– Пой дем закусим, – сказал Уленшпигель.
И они пошли на Старый спуск и до отвала наелись choesel’eй и напились dobbelknol’я.
И Ламме больше не хныкал.
И Уленшпигель сказал:
– Благословенно доброе пиво за то, что оно, как солнцем, озарило твою душу! Живот твой трясется от смеха. До чего ж я люблю смотреть на развеселую пляску твоих кишок!
– Они бы еще и не так заплясали, сын мой, когда бы мне посчастливилось найти жену, – подхватил Ламме.
– Пойдем поищем, – сказал Уленшпигель.
В таких-то разговорах дошли они до квартала Нижней Шельды.
– Посмотри на этот деревянный домик с хорошенькими резными окошечками, обрати внимание на желтые занавески и красный фонарь, – обратился к Ламме Уленшпигель. – Там, за четырьмя бочками bruinbier’a, uitzet’a[191 - Сорт пива (флам.).] , dobbelknol’я и амбуазского вина, восседает прелестная baesine лет этак пятидесяти с хвостиком. Что ни год, она покрывается новым слоем жира. На одной из бочек горит свеча, к балке подвешен фонарь. Там и светло и темно – темно для любви, светло для расчета.
– Стало быть, это обитель дьяволовых черниц, a baesine – ихняя настоятельница, – заключил Ламме.
– Твоя правда, – подтвердил Уленшпигель. – Это она во имя господина Вельзевула ведет по греховной стезе пятнадцать миловидных девушек – охотниц до любовных похождений; она их и кормит, и дает им приют, вот только ночевать им здесь возбраняется.
– Так ты уже успел побывать в этой обители? – спросил Ламме.
– Я хочу поискать там твою жену. Пойдем!
– Нет, – объявил Ламме, – я раздумал, я туда не ходок.
– Что ж, ты пустишь своего друга одного к этим Астартам? – спросил Уленшпигель.
– А пусть и он туда не ходит, – отвечал Ламме.

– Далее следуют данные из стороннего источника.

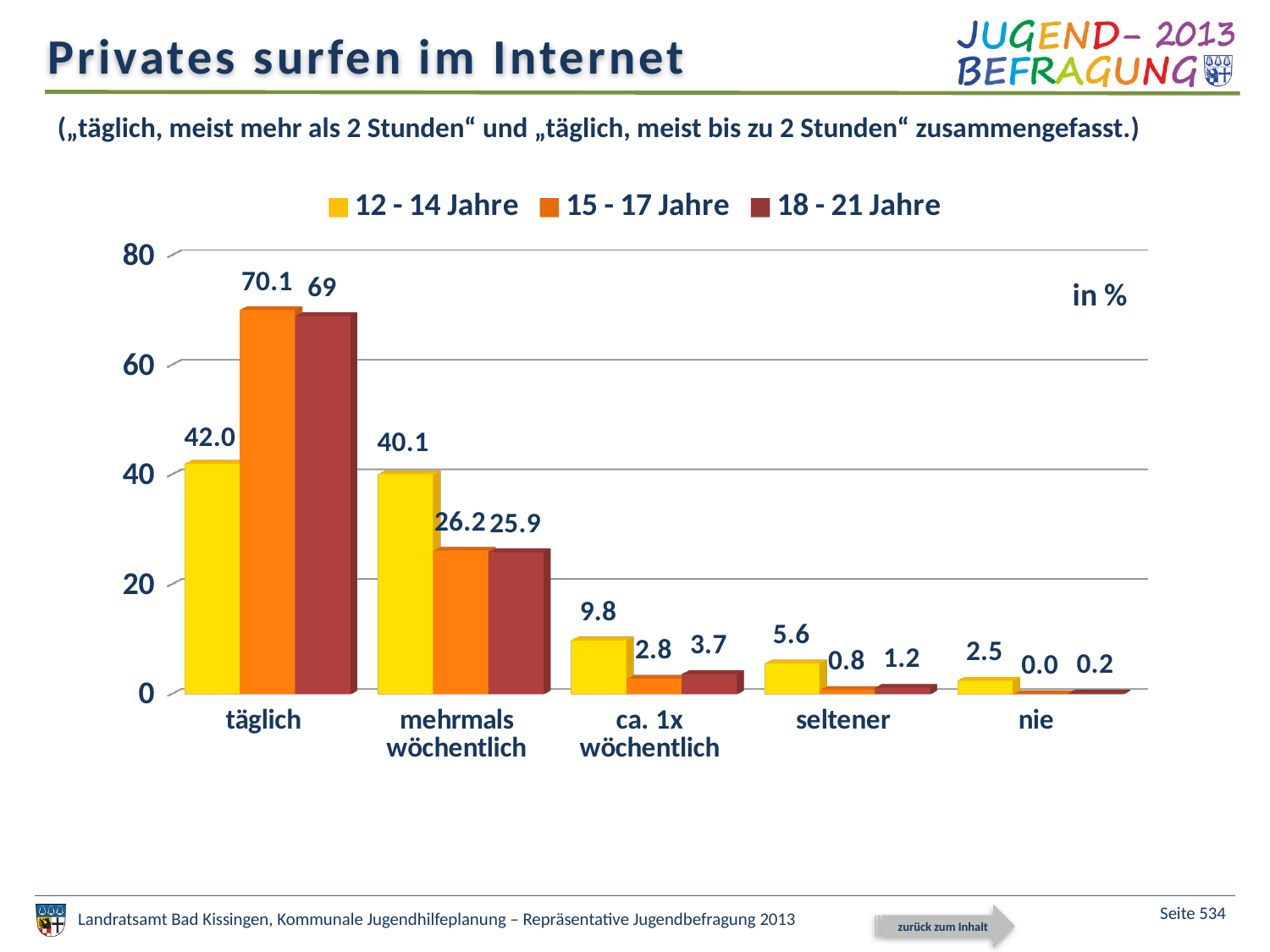
What is the value for the 15 - 17 Jahre series in the nie category? 0.0 What is the value for the 18 - 21 Jahre series in the mehrmals wöchentlich category? 25.9 What kind of chart is shown on the slide? bar chart What is the difference between the 15 - 17 Jahre and 12 - 14 Jahre values in the täglich category? 28.1 What is the value for the 12 - 14 Jahre series in the täglich category? 42.0 In the mehrmals wöchentlich category, which series has the larger value: 12 - 14 Jahre or 15 - 17 Jahre? 12 - 14 Jahre Which category has the lowest value for the 18 - 21 Jahre series? nie What unit is indicated for the values in the chart? in % What is the value for the 15 - 17 Jahre series in the täglich category? 70.1 Which category has the highest value for the 12 - 14 Jahre series? täglich How many categories are shown on the x axis? 5 How many series does the legend list? 3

– А если он туда за делом – посмотреть, нет ли там Семерых и твоей жены? – настаивал Уленшпигель.
– Я бы сейчас поспал, – признался Ламме.
– Ну так войди, – подхватил Уленшпигель и, отворив дверь, втолкнул Ламме. – Смотри: вон там, за бочками, меж двух свечей, – baesine. Комната большая, дубовый потолок потемнел, балки закоптились. По стенам лавки, кругом колченогие столы, уставленные стаканами, кружками, бокалами, кубками, кувшинами, посудинами, бутылками и прочими орудиями гульбы. Посреди комнаты тоже столы и стулья, а на них дамские накидки, золотые пояса, бархатные туфельки, волынки, дудки, свирели. Вон в том углу ведет наверх лестница. Лысый горбун играет на клавесине, стоящем на стеклянных ножках, – поэтому клавесин дребезжит. Потанцуй, пузанок! Вот они, все пятнадцать смазливых шлюшек: кто сидит на столе, кто верхом на стуле, одна наклонилась, другая распрямилась, третья облокотилась, четвертая развалилась, эта лежит на спине, та – на боку, кому как нравится, кто в белом платье, кто в красном, с голыми руками, с голыми плечами, с голой грудью. На все вкусы – выбирай любую! Иным пламя свечей озаряет светлые волосы, а их голубые глазки остаются в тени – виден только их влажный блеск.